I may have talked about this before (in passing), but I wanted to bring the subject up again, and in a little more depth. And then I’m going to ask a question.
I’ve been struggling as of late with writing fantasy. While I love the genre, I can’t seem to get past the third or fourth chapter in any fantasy novel I try to write (and from my reading statistics over the last few years, I apparently have read more fantasy than science fiction, as shocking as that may sound). The problem? Every time I start a fantasy idea (mostly in novel form), I end up burning out, not because of the usual (I’m bored of the story or characters), but because I cannot suspend my own disbelief in terms of the “cliches.” I have no problem doing this while reading, though, and this poses a bizarre dilemma.

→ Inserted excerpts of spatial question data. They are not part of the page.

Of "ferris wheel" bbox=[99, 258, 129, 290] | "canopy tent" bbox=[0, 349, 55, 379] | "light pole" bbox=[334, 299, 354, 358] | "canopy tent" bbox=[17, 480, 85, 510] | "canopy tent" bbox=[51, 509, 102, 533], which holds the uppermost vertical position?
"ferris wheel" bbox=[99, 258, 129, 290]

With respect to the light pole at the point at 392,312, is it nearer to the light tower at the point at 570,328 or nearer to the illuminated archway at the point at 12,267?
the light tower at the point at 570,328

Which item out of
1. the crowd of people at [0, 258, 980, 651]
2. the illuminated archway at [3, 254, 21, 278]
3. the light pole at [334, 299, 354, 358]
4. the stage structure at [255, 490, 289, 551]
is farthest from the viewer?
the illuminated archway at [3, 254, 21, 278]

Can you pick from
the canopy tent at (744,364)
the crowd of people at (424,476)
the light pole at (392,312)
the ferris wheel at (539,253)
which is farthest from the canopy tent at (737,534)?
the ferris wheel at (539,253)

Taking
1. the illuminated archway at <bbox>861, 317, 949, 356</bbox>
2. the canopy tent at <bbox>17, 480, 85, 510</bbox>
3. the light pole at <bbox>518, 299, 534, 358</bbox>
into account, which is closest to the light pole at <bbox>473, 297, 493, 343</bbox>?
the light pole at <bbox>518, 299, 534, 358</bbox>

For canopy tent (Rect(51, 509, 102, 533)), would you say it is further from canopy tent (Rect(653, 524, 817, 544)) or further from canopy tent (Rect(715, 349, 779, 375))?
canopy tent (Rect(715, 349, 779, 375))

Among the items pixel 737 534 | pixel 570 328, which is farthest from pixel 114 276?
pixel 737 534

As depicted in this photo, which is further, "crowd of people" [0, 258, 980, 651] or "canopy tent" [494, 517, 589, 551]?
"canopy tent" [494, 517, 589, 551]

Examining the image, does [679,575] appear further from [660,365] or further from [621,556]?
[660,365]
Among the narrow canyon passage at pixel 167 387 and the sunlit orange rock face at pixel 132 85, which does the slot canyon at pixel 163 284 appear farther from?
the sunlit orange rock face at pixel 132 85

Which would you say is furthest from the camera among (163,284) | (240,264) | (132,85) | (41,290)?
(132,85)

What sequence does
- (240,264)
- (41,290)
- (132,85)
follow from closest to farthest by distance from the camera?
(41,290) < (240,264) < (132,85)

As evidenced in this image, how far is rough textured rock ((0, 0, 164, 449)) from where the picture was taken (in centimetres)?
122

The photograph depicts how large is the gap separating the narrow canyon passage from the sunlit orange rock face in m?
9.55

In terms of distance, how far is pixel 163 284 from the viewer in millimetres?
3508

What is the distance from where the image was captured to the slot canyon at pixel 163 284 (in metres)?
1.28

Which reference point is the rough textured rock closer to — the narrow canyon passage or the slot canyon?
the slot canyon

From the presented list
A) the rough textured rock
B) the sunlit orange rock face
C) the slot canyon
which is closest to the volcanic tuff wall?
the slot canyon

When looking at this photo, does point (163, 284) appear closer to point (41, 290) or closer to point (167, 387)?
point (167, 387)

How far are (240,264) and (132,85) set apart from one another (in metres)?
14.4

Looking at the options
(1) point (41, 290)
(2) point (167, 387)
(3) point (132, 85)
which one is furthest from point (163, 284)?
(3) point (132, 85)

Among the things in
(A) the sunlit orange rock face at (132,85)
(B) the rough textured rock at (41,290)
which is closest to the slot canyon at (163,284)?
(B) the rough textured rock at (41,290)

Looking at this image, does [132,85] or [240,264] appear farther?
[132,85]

How exactly can I write in a genre I enjoy if I can’t get past my own nagging guilt that I’m “telling the same story all over again?” Other authors do it (and let’s face it, most of them aren’t writing anything “original” at all, because that’s not really what fantasy is about). I read it. I love it. And I rarely dislike fantasy if the writer can pull off the cliches with grace (meaning they write in a way that makes the cliches irrelevant). I don’t know if that’s my problem. Am I graceless when it comes to fantasy? Maybe. When I write fantasy I get a good twenty or thirty pages into the story (maybe even 50) before I tell myself “I’ve seen this before” and lose interest. No, I’m not consciously trying to copy others (in fact, the novel I was working on for a while, Watchtower, had what I thought was a fairly unique use of old ideas developed outside of fantasy and then shoved into the middle of it for what the genre offered to the story). I may be doing this unconsciously, and, if so, I wonder if that is also a problem all fantasy writers (published or otherwise) deal with on a regular basis.
On the flip side, what makes it easier to suspend disbelief while reading fantasy (again, in terms of the cliches) than while writing it? Is there a switch that needs to be turned on somewhere in my head?
So, I’ll ask those of you who are writers (published or otherwise) what you do, or would suggest I do, to get past this? Is this a normal nagging thing for all writers of fantasy?